[Given data]:
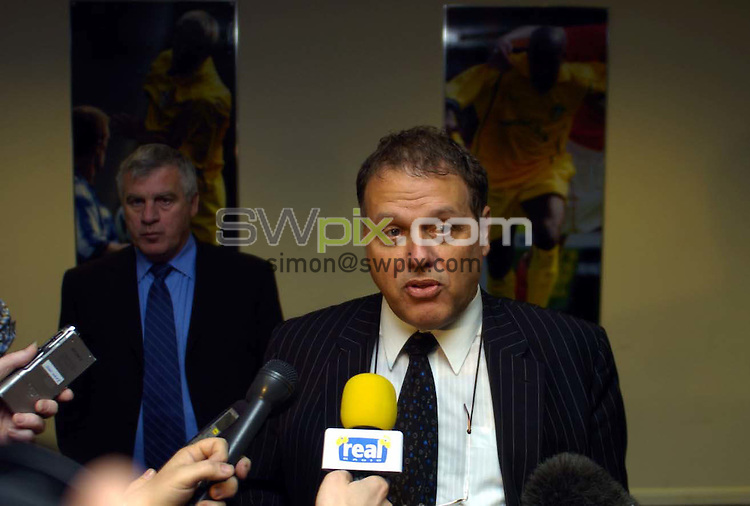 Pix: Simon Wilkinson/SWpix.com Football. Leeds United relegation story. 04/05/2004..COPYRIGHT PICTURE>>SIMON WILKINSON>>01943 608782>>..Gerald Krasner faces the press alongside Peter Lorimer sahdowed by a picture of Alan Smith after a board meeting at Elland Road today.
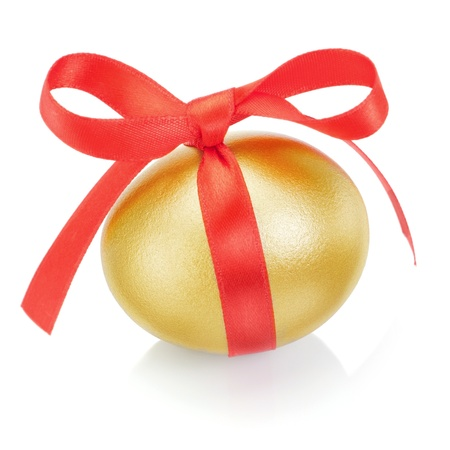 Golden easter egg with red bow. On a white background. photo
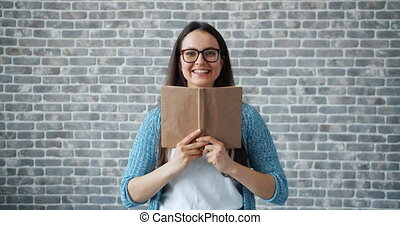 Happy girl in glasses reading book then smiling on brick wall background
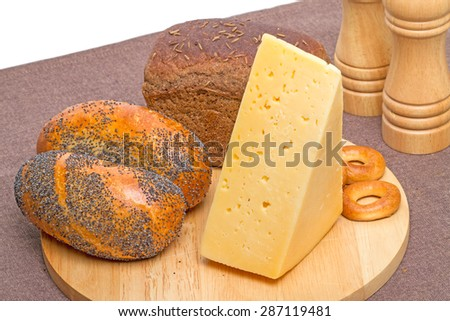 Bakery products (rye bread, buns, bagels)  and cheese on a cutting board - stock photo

[Brief]: Reproduce the listing in full and exactly, excluding any pictures it holds.

[Task result]:
 Pix: Simon Wilkinson/SWpix.com Football. Leeds United relegation story. 04/05/2004..COPYRIGHT PICTURE>>SIMON WILKINSON>>01943 608782>>..Gerald Krasner faces the press alongside Peter Lorimer sahdowed by a picture of Alan Smith after a board meeting at Elland Road today.
 Golden easter egg with red bow. On a white background. photo
 Happy girl in glasses reading book then smiling on brick wall background
 Bakery products (rye bread, buns, bagels)  and cheese on a cutting board - stock photo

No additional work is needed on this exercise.